Terremoto a Salerno, a tremare è la provincia e il comune di Capaccio. Nella mattinata odierna il Procuratore Capo di Salerno, Giuseppe Borrelli, ha firmato un’ordinanza di misure cautelari ai danni di 6 indagati tra politici e imprenditori.
A finire agli arresti c’è Franco Alfieri, presidente della provincia di Salerno e sindaco di Capaccio. I reati contestati a vario titolo sono quelli di turbata libertà degli incanti e corruzione. Il sistema corruttivo ipotizzato dalla Procura non è composto ovviamente solo dall’Alfieri, ma da ulteriori soggetti: Elvira Alfieri (sorella del sindaco e titolare della Alfieri Impianti Srl), Vittorio De Rosa e Alfonso D’Auria (rispettivamente legale rappresentante e procuratore speciale della DERVIT spa), Andrea Campanile (dipendente del comune di Capaccio) e Carmine Greco (responsabile tecnico del comune di Capaccio).
Le indagini hanno evidenziato il rapporto tra Andrea Campanile e D’Auria, con il primo che operava per nome e per conte del sindaco Alfieri mentre il secondo a nome dell’azienda DERVIT spa. A tavolino si accordavano sulle strade da inserire nel progetto esecutivo delle future gare; peccato che il nome del vincitore era già risaputo da coloro che davano vita al tavolino. A vincere era sempre la DERVIT spa proprio di D’Auria, ovvero colui che per la Procura assisteva alle scelte sui dettagli tecnici di relazioni e piani operativi.

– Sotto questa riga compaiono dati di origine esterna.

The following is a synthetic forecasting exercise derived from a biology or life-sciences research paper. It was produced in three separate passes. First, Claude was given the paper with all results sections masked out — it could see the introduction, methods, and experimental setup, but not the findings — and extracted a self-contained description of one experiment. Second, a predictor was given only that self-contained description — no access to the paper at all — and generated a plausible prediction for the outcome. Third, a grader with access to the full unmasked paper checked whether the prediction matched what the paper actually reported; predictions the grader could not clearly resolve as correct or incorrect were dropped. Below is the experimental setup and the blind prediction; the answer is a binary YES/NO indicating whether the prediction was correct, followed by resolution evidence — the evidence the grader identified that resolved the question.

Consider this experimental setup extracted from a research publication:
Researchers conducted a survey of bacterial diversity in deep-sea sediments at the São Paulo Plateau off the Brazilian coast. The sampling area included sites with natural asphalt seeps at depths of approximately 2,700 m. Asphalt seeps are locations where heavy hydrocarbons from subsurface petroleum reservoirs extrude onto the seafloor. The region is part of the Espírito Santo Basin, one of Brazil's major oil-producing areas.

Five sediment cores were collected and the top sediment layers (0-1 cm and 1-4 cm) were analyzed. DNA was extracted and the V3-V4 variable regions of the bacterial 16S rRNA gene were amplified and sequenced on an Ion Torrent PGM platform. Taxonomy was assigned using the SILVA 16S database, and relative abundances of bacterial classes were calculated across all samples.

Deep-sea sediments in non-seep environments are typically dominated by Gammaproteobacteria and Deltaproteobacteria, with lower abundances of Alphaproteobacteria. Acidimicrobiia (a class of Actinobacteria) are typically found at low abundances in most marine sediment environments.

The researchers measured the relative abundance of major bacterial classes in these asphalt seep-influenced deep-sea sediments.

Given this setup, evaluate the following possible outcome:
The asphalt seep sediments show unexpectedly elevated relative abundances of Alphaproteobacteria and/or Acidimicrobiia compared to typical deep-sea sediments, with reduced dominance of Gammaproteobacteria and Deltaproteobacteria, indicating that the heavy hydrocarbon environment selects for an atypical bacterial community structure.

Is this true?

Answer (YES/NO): YES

Il rapporto tra l’azienda e il sindaco era così stretto, secondo la Procura, da portare il responsabile tecnico del comune, Carmine Greco, ad assumersi la paternità degli atti predisposti dall’azienda che si sarebbe giudicata l’appalto.
Ma perché tutto questo amore tra la DERVIT e gli Alfieri? La natura del rapporto è la classica “do ut des” (do a te perché tu dia a me). Infatti la DERVIT spa è aggiudicataria di lavori al comune di Battipaglia, i quali sono stati subappaltati proprio alla Alfieri Impianti Srl, ditta della sorella di Franco Alfieri, Elvira (anch’ella indagata), e a lui riconducibile.
Il Giudice ha così disposto un sequestro di 250.302,60 euro ai danni dell’Alfieri Impianti, una cifra che corrisponde al maggior costo dei materiali forniti. Un sequestro di 293.545,263 euro è stato disposto nei confronti della DERVIT spa come profitto derivante dalla corruzione.